A woman dressed in a bright pink track suit was busy digging around in a parched, overgrown garden. Could that be Theresa? It would explain why no one had answered the door.

“Hello, there!” Claudia called out.

The woman froze, then hightailed it to a back corner of the yard and disappeared through a gate.

Claudia rejoined Billy just as he was finishing his call. “You’re not gonna like this.”

“What?”

“We’re too late to warn Theresa. She was the victim of a home invasion. Someone broke in, roughed her up, then tore the house up, but no one knows what they took because the only person who could tell them—Theresa—is in a coma.”

CHAPTER FOUR

“THERE WERE NO PRINTS left behind, no trace evidence at all,” Billy continued. “The cops don’t have a clue.”

Claudia felt sick to her stomach. “When did this happen?”

“A few days ago.”

This crime couldn’t be unrelated, could it? Theresa’s neighborhood wasn’t top drawer, but neither was it a hotbed of violent crime.

“There was someone in the backyard just now, digging around in the dirt,” she said. “I called out, but whoever it was ran off, scared.”

Billy’s eyebrows raised in obvious interest. He turned and climbed the stairs to the front porch to have a closer look at the plywood patch covering the window. He pushed on a corner, which gave slightly.

“Billy, that would be breaking and entering.”

“No one will care. The police are done with the crime scene. We’re just going to look around.” With a quick glance left and right to be sure no one was watching, he heaved his shoulder into the plywood.

With a shriek of nails pulling free, the board came loose.

Billy knocked it all the way to the floor inside, then climbed in. “I’ll let you in through the front door.”

Claudia considered going to sit in her car. An arrest for B & E could jeopardize her entire practice and cause Project Justice considerable embarrassment. But probably no one would care if they looked around, and she couldn’t contain her own curiosity, so when Billy opened the front door, she stepped across the threshold.

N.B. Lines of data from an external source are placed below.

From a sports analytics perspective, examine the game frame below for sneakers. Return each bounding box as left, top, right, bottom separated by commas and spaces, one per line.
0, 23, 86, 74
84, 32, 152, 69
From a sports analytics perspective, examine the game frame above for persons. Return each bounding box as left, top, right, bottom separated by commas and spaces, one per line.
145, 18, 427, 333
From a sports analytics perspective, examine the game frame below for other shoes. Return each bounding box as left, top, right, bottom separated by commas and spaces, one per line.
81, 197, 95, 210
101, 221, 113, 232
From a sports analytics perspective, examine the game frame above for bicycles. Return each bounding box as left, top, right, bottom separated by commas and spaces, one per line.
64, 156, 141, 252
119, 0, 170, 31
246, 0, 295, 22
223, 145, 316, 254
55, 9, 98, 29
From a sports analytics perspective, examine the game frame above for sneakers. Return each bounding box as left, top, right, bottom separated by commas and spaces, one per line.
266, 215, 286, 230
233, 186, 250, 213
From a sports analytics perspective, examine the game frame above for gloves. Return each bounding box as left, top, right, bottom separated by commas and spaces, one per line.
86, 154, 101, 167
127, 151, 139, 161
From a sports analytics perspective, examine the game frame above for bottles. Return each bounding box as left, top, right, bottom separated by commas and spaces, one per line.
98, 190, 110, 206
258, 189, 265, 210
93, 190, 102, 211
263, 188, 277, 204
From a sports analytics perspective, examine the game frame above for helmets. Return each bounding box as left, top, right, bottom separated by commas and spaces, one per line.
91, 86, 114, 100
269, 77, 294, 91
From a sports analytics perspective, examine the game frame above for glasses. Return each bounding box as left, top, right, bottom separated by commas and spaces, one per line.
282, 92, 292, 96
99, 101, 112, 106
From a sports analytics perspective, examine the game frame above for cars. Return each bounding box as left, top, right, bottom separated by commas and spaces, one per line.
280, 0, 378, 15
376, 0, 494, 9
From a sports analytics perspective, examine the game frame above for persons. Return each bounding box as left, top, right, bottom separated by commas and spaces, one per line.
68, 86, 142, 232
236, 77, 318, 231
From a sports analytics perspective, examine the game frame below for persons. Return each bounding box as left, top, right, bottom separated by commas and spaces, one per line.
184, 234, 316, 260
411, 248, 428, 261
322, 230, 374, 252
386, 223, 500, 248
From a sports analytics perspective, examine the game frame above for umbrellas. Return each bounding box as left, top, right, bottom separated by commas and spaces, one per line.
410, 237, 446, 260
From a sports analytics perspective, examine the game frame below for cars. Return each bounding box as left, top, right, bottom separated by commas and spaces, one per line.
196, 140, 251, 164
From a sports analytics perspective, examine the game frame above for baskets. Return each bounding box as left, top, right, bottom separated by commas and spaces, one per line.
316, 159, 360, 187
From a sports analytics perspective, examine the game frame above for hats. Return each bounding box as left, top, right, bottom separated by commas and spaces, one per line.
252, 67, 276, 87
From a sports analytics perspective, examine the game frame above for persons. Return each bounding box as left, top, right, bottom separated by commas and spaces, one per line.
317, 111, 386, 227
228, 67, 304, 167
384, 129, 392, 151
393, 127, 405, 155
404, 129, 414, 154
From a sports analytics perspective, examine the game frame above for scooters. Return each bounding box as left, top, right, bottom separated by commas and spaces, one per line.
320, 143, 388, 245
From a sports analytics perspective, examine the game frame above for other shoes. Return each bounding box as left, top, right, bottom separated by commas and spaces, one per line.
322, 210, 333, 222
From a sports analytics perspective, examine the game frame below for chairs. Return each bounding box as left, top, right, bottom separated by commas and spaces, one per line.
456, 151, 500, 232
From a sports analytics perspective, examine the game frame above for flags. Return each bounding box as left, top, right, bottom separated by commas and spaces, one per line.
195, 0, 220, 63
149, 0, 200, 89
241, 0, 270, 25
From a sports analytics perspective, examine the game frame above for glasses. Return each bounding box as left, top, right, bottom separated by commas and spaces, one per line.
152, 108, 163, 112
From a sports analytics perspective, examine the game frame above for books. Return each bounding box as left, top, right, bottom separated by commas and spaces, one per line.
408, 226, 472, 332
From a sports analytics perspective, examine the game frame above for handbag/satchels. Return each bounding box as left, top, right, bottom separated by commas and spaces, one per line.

It was like a brick oven inside; Claudia’s skin immediately dampened with perspiration. Her dress stuck to her, clinging to her thighs and breasts.

She wasn’t sure whether to be grateful or miffed when Billy ignored her, flipping on some lights, first in the entry way, then the living room, and going into search mode.

The place was a wreck—furniture overturned or ripped open, drawers and cabinets emptied. Here and there, black fingerprint powder marred surfaces.

Theresa was obviously a devout woman. Pictures of Jesus, the Virgin Mary and several saints adorned the walls. Over the red plaid sofa hung a huge print of da Vinci’s The Last Supper. And on the brick hearth was a statue of Jesus as well as an angel, a monk—maybe St. Francis—and a couple of other saints Claudia couldn’t identify.

“Whoever did this trashed the place to make it look like a random crime,” Billy said. “But I worked in property crimes on the Dallas P.D. for a while. Burglars don’t just destroy stuff for the hell of it. They take what they want and leave. This much damage is overkill.”

“As if the perpetrator had an emotional connection to the victim?”